__Page excerpt__.
┌──

But when you hear we want a lot of throughput on our chains and we want a lot of decentralization
on our chains. Anything that I can take that is uncontroversial that Andrew and all of the folks
that are running chains and the super chain wants should just be magically complete for him.
And that's like very much the goal of the super chain.
It's also the primitive on which we build interoperability.
So, yeah, that would be kind of a...
This is kind of dangerous comment of rising tide lifts all boats in the super chain ecosystem.
It sounds like that's really what you're striving to.
I want to make one just general comment about why this is so exciting, like, to me.
And bankless listeners may have gone back to an A16Z state of crypto report where there
are some stats thrown out there.
And this is the most interesting stat.
So, Ben, you were just talking about bringing a large centralized exchange on chain, okay?
The total market of crypto asset holders right now, centralized exchange and others, is something like 530 million.

└──

__Supplied records__.
┌──

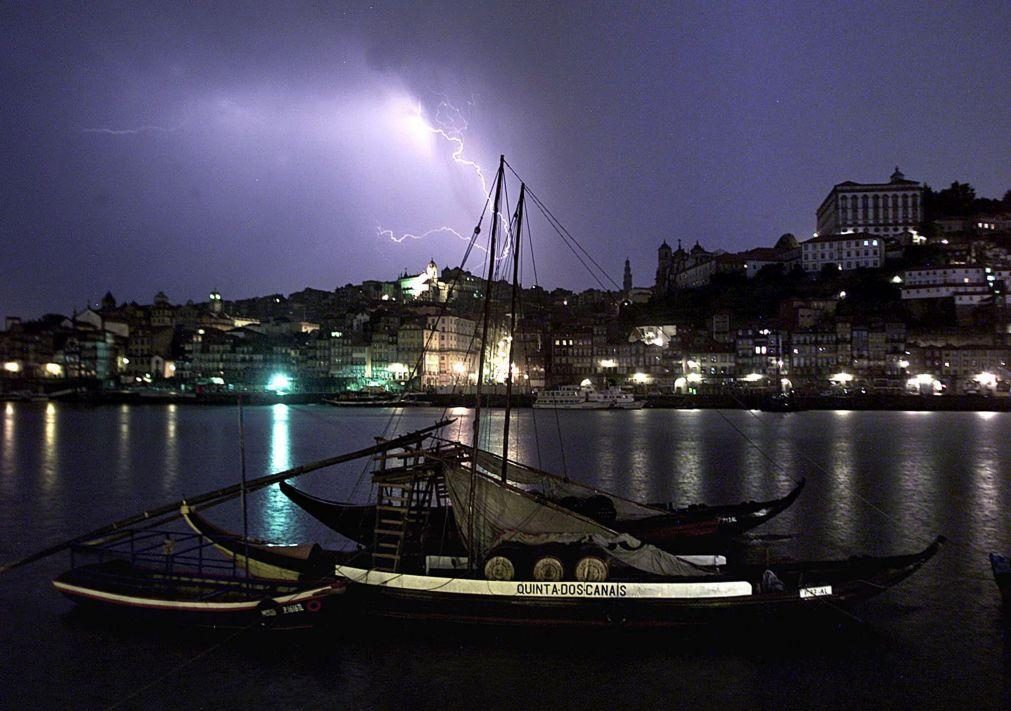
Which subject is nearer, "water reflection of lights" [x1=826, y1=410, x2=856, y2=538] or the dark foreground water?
the dark foreground water

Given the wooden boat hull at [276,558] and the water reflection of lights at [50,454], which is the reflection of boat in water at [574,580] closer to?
the wooden boat hull at [276,558]

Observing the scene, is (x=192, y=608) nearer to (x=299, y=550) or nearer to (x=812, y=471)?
(x=299, y=550)

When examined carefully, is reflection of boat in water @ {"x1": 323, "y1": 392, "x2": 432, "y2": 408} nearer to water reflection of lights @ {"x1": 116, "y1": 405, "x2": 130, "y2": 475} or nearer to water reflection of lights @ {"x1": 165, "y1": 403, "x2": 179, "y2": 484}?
water reflection of lights @ {"x1": 165, "y1": 403, "x2": 179, "y2": 484}

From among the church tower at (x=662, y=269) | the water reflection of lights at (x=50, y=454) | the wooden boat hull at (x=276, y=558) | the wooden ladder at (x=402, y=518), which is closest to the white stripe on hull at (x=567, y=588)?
the wooden ladder at (x=402, y=518)

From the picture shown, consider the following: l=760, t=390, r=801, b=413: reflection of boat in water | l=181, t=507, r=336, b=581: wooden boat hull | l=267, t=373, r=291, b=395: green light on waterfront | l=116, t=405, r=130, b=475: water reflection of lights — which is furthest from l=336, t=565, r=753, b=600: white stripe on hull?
l=267, t=373, r=291, b=395: green light on waterfront

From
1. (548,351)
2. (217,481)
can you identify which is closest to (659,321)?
(548,351)

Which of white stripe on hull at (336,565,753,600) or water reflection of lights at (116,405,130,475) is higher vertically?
white stripe on hull at (336,565,753,600)

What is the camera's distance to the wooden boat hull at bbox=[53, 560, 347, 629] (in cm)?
1046

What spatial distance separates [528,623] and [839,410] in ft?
249

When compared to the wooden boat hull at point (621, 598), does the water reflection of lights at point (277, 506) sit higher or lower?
lower

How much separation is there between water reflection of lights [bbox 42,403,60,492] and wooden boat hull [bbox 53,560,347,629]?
18.0 meters

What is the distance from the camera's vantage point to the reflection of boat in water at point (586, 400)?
84.4 m

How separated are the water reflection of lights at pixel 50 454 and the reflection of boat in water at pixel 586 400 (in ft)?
162

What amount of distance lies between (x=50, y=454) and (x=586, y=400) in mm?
58661
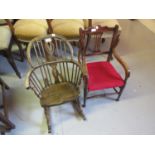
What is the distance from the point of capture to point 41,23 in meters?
2.17

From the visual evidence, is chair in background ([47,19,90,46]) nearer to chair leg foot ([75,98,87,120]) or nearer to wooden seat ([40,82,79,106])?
wooden seat ([40,82,79,106])

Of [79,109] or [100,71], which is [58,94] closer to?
[79,109]

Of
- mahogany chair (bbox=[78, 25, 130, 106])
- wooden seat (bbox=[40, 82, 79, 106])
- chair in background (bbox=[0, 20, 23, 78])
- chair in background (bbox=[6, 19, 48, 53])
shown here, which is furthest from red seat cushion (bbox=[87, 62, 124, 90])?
chair in background (bbox=[0, 20, 23, 78])

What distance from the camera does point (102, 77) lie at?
1728 mm

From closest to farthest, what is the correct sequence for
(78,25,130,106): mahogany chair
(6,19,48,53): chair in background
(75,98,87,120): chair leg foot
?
1. (78,25,130,106): mahogany chair
2. (75,98,87,120): chair leg foot
3. (6,19,48,53): chair in background

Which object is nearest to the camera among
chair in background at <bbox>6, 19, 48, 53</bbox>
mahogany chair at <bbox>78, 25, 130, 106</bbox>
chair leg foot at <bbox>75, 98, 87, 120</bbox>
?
mahogany chair at <bbox>78, 25, 130, 106</bbox>

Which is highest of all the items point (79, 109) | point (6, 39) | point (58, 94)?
point (6, 39)

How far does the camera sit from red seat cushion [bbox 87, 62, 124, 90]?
1.65 meters

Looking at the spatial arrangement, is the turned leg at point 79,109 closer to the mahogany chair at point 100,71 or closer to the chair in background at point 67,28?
→ the mahogany chair at point 100,71

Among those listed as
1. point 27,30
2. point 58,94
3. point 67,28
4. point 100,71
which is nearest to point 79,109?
point 58,94

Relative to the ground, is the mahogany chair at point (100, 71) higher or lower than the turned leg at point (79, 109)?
higher

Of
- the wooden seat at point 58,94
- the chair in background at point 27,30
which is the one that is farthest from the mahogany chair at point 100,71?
the chair in background at point 27,30

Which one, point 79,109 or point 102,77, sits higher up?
point 102,77

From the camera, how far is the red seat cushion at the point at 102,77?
165 cm
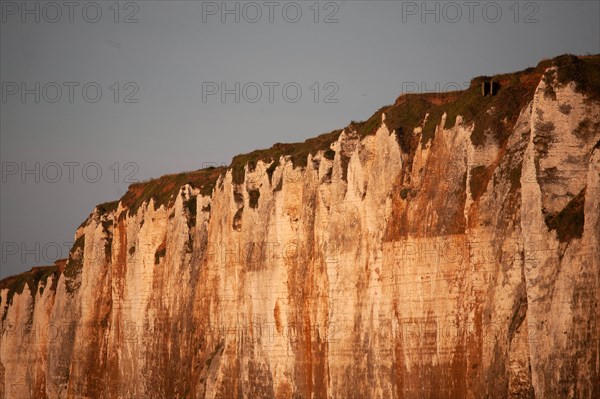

└──

__What you will do__.
[1] In the super chain transcript, roughly how large is the total market of crypto asset holders said to be?
[2] Continue the super chain transcript from its last sentence.
The records have nothing to do with the super chain transcript.

__Answers provided__.
[1] Something like 530 million.

[2]
Those are users by holders worldwide.
And there's only a tiny subsection of those users that are on chain today.
So A16 Z's estimates were like between 20 and 30 million.
So that delta, all of the rest, that 500 million or so are basically within our funnel,
of moving them from not just a centralized exchange
where they hold crypto asset to actually come on chain.
That really is the opportunity for Inc, for the super chain,
for layer 2s, for Ethereum, for the wider crypto community,
is convert holders to actual on-chain users.
And this is the massive white space
that crypto has, an expansionary that we have,
is bring the world on chain.
Yeah. And it's, like I said,
it's just to make it stupidly simple to use, right?
Like that's, you know, I've been, I've been in crypto since early 2015 and, you know, just found Antonopoulos's mastering by Coinbook and like read it inside out.
And it's quite frankly, it's been a shitty experience since, right?
Like, we don't, we're bridging everywhere.
We're doing all this, you know, seed phrase, storing and stuff like that and people lose it.
We all know the story.
But yeah, it's, it's, if we can bridge that, that delta and, you know, just attract more.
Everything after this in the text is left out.